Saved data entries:

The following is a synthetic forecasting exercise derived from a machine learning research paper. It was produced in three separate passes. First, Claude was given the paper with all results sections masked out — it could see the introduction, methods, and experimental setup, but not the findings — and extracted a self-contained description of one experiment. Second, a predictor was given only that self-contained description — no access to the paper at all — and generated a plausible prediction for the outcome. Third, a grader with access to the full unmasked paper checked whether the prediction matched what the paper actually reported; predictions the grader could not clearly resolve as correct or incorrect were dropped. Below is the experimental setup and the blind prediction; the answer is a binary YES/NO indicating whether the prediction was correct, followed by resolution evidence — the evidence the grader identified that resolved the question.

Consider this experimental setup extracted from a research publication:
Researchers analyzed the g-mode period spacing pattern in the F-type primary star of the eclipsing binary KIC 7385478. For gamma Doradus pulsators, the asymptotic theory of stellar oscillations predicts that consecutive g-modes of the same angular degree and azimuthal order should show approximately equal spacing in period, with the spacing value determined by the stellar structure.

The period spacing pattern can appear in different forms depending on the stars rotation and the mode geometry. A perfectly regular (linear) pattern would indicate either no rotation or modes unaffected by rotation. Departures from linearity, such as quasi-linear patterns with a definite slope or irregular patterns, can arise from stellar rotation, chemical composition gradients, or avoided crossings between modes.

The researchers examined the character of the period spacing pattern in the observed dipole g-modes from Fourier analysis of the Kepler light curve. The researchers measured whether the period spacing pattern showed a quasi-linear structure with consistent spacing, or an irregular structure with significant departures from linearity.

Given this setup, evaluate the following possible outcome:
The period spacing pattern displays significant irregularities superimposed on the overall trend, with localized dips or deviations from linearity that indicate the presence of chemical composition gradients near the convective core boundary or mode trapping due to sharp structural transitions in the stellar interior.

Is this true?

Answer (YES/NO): NO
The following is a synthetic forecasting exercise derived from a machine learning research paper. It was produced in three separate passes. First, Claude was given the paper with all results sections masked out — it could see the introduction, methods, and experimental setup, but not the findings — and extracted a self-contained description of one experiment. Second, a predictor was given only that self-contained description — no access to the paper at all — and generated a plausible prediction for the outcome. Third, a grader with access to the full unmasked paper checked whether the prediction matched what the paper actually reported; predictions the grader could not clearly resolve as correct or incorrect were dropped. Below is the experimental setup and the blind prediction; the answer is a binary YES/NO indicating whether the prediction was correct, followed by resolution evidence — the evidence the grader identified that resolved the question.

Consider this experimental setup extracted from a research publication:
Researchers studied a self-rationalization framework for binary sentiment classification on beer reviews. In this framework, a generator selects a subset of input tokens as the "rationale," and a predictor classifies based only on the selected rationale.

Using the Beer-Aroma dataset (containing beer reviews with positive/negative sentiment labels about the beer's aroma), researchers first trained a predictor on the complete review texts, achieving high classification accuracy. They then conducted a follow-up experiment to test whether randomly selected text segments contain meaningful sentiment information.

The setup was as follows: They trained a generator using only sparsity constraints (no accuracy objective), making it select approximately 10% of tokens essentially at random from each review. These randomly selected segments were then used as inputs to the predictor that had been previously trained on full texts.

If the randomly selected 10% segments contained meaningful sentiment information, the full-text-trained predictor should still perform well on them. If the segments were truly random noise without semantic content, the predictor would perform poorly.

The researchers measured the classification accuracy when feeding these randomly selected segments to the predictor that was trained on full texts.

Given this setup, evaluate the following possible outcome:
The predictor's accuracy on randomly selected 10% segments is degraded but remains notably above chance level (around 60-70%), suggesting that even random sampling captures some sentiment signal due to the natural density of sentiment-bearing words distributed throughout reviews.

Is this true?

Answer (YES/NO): NO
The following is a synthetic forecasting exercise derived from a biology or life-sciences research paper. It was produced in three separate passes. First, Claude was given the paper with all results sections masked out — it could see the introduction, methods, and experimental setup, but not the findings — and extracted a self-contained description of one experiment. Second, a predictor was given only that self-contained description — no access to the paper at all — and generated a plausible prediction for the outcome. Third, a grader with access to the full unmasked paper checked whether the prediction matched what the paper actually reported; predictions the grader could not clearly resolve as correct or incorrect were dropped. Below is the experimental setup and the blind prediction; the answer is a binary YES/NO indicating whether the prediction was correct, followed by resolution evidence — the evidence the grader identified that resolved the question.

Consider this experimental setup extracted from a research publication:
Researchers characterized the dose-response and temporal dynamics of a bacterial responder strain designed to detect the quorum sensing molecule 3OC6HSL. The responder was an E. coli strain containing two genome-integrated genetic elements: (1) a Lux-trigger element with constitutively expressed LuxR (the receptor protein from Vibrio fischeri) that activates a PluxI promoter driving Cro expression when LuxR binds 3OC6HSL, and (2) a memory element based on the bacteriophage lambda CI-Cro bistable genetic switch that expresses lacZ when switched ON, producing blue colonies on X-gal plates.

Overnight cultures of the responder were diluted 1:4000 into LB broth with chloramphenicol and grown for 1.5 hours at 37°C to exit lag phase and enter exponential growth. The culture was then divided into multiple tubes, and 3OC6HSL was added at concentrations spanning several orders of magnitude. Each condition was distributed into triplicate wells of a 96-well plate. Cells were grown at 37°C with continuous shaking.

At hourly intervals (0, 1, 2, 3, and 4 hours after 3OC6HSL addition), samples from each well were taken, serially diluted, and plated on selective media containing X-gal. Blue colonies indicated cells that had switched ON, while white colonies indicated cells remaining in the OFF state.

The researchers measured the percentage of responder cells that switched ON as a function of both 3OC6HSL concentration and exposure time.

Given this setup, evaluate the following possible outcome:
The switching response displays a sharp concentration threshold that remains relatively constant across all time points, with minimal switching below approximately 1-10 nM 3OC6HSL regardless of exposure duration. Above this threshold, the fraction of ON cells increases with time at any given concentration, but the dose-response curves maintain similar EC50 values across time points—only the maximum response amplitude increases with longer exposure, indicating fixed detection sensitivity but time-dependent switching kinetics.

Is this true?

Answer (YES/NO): NO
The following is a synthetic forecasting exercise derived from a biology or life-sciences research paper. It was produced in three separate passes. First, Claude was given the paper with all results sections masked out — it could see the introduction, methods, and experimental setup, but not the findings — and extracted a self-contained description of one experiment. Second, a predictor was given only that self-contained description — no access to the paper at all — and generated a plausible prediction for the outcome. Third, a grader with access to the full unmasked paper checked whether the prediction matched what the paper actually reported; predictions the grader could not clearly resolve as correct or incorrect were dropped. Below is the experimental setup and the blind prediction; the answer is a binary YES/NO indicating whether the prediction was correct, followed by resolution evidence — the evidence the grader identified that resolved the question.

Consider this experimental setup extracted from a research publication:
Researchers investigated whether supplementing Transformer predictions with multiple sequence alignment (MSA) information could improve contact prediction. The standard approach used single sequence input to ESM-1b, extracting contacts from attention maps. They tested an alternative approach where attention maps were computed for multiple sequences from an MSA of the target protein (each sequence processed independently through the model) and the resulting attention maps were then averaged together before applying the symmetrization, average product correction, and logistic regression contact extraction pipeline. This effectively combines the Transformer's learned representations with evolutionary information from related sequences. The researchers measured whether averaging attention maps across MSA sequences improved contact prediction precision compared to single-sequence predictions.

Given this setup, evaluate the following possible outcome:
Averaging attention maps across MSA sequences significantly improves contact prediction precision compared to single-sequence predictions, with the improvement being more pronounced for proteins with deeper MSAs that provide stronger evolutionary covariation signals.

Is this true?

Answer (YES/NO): NO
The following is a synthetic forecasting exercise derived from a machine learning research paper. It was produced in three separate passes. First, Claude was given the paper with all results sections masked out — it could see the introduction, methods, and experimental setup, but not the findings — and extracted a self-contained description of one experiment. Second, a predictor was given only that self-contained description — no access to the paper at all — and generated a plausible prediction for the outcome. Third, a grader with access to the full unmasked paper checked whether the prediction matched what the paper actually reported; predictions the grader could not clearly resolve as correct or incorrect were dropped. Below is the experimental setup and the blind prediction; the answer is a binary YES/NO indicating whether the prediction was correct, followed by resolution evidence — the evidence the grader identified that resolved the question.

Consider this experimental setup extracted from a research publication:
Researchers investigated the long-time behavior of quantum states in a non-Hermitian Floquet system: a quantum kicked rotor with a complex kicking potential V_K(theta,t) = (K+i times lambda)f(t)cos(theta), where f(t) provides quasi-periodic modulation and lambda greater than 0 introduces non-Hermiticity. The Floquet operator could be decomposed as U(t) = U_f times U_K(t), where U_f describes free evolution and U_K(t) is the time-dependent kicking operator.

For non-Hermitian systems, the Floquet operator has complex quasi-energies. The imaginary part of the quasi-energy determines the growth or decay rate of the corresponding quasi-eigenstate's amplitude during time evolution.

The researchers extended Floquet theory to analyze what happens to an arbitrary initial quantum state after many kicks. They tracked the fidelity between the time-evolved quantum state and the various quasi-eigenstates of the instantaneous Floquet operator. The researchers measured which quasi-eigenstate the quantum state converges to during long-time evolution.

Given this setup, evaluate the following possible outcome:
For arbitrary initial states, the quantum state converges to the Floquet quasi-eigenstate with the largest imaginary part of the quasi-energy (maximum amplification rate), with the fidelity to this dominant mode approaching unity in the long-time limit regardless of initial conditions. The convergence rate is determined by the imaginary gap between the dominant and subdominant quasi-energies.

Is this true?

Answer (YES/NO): YES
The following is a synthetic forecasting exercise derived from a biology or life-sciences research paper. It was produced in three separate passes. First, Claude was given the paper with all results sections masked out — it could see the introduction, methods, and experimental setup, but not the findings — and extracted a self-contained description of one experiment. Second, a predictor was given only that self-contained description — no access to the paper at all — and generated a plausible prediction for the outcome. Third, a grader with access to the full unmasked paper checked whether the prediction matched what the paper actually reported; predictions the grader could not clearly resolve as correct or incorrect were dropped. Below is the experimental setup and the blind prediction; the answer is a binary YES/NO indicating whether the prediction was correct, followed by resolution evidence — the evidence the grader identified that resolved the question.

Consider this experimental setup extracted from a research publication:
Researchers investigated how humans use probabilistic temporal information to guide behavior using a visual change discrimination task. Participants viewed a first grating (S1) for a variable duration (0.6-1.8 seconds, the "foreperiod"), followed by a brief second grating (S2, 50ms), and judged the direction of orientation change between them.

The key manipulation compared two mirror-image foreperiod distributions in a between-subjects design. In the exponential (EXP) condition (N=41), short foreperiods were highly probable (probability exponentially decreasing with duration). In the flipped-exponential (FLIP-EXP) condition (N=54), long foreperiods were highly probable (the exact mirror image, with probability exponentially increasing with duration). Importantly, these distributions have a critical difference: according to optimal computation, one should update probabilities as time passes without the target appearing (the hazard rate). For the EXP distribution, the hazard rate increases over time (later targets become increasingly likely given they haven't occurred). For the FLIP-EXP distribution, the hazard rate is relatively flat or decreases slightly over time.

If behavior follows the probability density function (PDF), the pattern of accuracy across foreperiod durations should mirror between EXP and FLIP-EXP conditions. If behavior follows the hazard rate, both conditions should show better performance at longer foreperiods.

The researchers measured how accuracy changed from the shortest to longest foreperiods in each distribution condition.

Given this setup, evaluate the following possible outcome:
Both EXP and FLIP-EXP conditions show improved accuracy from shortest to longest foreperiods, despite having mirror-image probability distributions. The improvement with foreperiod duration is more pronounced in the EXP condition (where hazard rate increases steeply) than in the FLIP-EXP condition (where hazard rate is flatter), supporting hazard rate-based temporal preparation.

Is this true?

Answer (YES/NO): NO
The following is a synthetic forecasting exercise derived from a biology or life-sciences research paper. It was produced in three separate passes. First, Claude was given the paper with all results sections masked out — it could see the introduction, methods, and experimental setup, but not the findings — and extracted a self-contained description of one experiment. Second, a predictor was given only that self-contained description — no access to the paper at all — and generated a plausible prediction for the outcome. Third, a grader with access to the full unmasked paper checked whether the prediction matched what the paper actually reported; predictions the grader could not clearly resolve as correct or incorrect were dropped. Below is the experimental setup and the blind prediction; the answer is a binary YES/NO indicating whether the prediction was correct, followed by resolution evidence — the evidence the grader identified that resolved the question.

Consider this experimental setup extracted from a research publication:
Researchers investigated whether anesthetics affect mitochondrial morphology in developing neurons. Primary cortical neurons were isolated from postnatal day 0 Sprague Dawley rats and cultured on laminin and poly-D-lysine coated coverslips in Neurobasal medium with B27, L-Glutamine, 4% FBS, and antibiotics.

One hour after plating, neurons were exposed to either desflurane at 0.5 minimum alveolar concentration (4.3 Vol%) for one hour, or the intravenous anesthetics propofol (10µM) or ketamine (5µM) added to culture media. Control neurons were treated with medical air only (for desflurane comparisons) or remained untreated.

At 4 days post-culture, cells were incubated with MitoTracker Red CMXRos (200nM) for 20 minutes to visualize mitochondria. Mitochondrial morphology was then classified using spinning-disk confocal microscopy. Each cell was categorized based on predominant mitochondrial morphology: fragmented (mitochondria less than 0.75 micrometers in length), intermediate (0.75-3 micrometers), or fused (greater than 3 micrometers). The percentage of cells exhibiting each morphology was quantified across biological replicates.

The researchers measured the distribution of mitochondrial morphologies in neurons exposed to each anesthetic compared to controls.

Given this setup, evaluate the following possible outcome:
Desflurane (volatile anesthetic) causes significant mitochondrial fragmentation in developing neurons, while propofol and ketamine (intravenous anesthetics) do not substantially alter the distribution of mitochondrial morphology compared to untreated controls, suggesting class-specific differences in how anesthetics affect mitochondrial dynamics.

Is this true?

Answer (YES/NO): NO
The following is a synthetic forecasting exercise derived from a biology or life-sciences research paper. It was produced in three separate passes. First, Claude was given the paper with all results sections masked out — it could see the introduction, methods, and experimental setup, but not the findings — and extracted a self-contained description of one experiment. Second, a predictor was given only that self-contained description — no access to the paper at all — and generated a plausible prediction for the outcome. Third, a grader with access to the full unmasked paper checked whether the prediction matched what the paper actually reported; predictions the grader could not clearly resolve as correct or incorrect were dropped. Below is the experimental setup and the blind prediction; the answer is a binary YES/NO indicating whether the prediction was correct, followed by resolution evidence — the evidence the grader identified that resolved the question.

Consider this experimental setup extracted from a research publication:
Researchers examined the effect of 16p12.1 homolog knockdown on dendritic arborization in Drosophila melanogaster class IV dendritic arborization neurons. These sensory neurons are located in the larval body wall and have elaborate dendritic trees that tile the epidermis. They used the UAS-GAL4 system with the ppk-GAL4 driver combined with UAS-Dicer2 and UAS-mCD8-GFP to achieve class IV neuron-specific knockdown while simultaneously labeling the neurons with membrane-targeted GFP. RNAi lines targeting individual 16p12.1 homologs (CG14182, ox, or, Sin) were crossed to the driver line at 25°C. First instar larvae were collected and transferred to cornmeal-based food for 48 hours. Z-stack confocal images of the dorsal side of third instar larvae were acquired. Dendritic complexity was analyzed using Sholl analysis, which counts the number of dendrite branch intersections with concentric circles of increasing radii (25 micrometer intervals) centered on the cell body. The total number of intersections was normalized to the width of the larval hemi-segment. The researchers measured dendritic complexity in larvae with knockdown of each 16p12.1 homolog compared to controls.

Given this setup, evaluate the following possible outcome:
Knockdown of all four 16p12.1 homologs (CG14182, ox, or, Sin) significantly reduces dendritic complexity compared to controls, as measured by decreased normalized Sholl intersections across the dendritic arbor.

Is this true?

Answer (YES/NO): NO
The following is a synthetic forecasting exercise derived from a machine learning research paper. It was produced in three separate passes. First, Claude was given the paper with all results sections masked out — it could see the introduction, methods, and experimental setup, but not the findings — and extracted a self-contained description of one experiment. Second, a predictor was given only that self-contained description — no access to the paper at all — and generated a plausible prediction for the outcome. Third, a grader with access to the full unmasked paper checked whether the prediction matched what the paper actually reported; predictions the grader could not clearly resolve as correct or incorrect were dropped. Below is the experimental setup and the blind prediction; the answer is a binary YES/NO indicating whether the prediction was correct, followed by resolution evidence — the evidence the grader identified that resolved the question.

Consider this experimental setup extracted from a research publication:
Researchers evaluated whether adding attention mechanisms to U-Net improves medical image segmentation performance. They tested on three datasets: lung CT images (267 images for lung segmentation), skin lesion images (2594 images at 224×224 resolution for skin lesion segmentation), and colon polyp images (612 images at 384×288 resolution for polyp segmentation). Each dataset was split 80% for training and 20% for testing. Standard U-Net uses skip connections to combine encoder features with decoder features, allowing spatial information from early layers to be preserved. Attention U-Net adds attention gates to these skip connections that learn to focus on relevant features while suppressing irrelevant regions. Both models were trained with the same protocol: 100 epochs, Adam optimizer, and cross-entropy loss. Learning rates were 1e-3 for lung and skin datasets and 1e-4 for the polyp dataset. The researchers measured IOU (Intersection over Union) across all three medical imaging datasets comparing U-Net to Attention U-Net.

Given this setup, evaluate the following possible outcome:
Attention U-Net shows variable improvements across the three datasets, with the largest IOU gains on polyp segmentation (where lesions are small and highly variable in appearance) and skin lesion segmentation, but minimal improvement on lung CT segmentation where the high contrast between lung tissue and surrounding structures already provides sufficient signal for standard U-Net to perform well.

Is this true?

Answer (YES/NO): NO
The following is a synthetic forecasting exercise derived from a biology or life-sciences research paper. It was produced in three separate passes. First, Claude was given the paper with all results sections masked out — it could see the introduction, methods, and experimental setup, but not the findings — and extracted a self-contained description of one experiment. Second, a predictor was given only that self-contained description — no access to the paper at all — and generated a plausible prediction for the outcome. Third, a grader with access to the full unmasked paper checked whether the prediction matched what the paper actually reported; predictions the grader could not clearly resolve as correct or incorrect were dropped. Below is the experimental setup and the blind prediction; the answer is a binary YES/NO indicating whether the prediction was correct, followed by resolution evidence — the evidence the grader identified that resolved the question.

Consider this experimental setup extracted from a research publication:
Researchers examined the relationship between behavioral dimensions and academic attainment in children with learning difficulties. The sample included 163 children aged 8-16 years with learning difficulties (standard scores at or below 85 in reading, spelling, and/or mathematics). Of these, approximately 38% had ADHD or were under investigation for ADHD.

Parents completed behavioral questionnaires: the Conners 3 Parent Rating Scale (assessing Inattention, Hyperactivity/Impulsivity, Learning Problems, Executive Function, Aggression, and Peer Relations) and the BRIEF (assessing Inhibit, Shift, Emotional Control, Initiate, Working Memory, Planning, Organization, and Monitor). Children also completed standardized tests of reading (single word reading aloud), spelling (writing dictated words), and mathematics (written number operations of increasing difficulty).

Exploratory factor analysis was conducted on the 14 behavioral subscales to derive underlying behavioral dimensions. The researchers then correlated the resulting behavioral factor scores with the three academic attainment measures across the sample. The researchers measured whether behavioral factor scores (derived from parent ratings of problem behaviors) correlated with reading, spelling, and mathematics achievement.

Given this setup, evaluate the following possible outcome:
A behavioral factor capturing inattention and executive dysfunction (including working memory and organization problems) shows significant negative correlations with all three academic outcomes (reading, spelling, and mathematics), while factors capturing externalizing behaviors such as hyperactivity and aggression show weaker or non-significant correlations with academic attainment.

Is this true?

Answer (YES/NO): NO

WHAT TO DO: Wherever a line in the entries holds "variable", copy that line.

THE ANSWER:
Researchers investigated how humans use probabilistic temporal information to guide behavior using a visual change discrimination task. Participants viewed a first grating (S1) for a variable duration (0.6-1.8 seconds, the "foreperiod"), followed by a brief second grating (S2, 50ms), and judged the direction of orientation change between them.
Attention U-Net shows variable improvements across the three datasets, with the largest IOU gains on polyp segmentation (where lesions are small and highly variable in appearance) and skin lesion segmentation, but minimal improvement on lung CT segmentation where the high contrast between lung tissue and surrounding structures already provides sufficient signal for standard U-Net to perform well.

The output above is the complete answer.